───── Source text ─────

For 25 days, a heart patient in Curaçao lived without a vital medication—not because it wasn’t available, not because it wasn’t approved, but because the Social Insurance Bank (SVB) simply failed to communicate that approval.
The medication in question, Rybelsus 14mg, was urgently prescribed to manage a serious heart condition. But instead of receiving timely access, the patient was left waiting—caught in the dead space between policy and communication failure. It wasn’t until a reporter (myself) and the patient made a direct call to SVB that the machinery finally began to move.
An internal investigation revealed that SVB had, in fact, approved the medication on April 8. Yet the pharmacy only received formal notification on April 25—a full 17 days later, and nearly a month after the prescription was initially submitted on March 26.
The result? A full 25 days without access to life-sustaining treatment.
This Isn’t Just a Delay — It’s a Warning
We need to stop viewing these bureaucratic lapses as mere paperwork issues. When health is on the line, delays become denials. This patient was not inconvenienced — he was placed at risk.
Why wasn’t the pharmacy informed the moment approval was granted? Why didn’t the patient receive any update during the gap? Who, exactly, is responsible for ensuring life-saving approvals don’t die in someone’s inbox?
These are not rhetorical questions. They must be answered — not only for this patient, but for every person relying on SVB for access to medication.
SVB’s Bureaucracy Cannot Be an Obstacle to Care
This case exposes a troubling disconnect between SVB’s internal processes and the very people it is meant to serve. In healthcare, every minute matters. Bureaucracy is necessary — but it must never be an obstacle to care.
There is an urgent need for SVB to overhaul its communication systems. Approval processes are meaningless if the results don’t reach the patient. If pharmacies are left in the dark, and patients are left waiting, then something is profoundly broken.
How Many Others Are Still Waiting?
We were fortunate this time: the patient fought, the media stepped in, and the issue was resolved — but only after three lost weeks. How many others don’t have the voice, the resources, or the luck to escalate their case?
The public deserves to know whether this was an isolated incident or part of a broader pattern. Transparency must become a core value at SVB, not a reactive measure.
Health Should Never Lose to Paperwork
Let’s be clear: this isn’t about blame for the sake of headlines. It’s about accountability. It’s about whether vulnerable people can trust the institutions meant to protect them.
SVB is entrusted with that responsibility. But trust is fragile — and it cannot survive repeated administrative neglect.
This patient asked a haunting question that still echoes:
Is there a silent war going on between SVB’s bureaucracy and the health of its patients?
If there is, it must end now — before another person is harmed not by illness, but by delay.

─────

### Work task 1
Answer these questions using the article on the SVB medication delay.
(a) What medication and dose was prescribed to the patient?
(b) On what date was the prescription first submitted?
(c) According to the author, what must become a core value at SVB?
### Work task 2
Write out the article on the SVB medication delay word for word, from "We were fortunate" to "escalate their case?".
The material that follows has no connection to the article on the SVB medication delay.

───── Data ─────

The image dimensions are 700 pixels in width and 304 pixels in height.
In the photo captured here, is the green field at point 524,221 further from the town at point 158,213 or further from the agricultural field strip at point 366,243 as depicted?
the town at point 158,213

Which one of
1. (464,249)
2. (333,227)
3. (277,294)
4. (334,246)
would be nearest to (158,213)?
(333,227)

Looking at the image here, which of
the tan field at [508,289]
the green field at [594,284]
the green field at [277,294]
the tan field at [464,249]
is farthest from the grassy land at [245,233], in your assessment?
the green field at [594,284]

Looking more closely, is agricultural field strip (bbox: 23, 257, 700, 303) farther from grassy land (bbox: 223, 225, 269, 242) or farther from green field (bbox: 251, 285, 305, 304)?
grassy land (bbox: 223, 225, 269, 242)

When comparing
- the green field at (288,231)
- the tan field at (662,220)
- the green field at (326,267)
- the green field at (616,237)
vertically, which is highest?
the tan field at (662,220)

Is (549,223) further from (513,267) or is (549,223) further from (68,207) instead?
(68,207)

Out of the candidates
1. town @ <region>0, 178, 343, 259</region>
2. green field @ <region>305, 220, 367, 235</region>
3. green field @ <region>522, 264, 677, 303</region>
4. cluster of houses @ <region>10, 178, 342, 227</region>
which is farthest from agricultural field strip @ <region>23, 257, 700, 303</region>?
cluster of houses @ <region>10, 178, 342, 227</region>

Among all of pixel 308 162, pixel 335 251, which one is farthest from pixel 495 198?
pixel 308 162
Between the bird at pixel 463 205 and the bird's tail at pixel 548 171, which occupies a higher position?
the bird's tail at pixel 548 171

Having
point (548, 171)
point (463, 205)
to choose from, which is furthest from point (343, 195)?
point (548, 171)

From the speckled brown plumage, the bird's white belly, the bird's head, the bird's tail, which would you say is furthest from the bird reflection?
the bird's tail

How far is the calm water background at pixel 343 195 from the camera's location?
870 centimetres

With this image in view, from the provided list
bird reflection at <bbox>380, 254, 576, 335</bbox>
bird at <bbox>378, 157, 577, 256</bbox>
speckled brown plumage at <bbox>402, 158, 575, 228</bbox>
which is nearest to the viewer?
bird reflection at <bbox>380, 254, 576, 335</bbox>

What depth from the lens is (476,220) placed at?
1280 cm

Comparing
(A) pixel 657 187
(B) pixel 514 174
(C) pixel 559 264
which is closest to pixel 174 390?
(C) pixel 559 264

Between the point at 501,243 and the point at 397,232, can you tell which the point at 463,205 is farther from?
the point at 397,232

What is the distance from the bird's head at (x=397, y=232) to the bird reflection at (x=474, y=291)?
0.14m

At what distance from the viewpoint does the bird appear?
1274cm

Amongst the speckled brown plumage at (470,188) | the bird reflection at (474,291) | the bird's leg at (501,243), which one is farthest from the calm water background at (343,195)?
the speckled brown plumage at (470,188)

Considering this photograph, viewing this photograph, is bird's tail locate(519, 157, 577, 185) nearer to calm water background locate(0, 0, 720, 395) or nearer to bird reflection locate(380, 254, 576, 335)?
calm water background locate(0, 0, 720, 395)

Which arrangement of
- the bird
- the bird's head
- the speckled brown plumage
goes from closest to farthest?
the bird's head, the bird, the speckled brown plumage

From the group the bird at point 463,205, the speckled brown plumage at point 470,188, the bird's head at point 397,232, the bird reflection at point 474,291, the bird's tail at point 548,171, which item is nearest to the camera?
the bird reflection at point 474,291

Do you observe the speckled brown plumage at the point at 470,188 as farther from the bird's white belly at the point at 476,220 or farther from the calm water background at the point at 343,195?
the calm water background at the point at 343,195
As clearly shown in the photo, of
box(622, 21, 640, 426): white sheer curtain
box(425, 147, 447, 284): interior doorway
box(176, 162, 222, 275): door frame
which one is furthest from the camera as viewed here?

─────

### Answer section 1
(a) Rybelsus 14mg
(b) March 26
(c) Transparency

### Answer section 2
We were fortunate this time: the patient fought, the media stepped in, and the issue was resolved — but only after three lost weeks. How many others don’t have the voice, the resources, or the luck to escalate their case?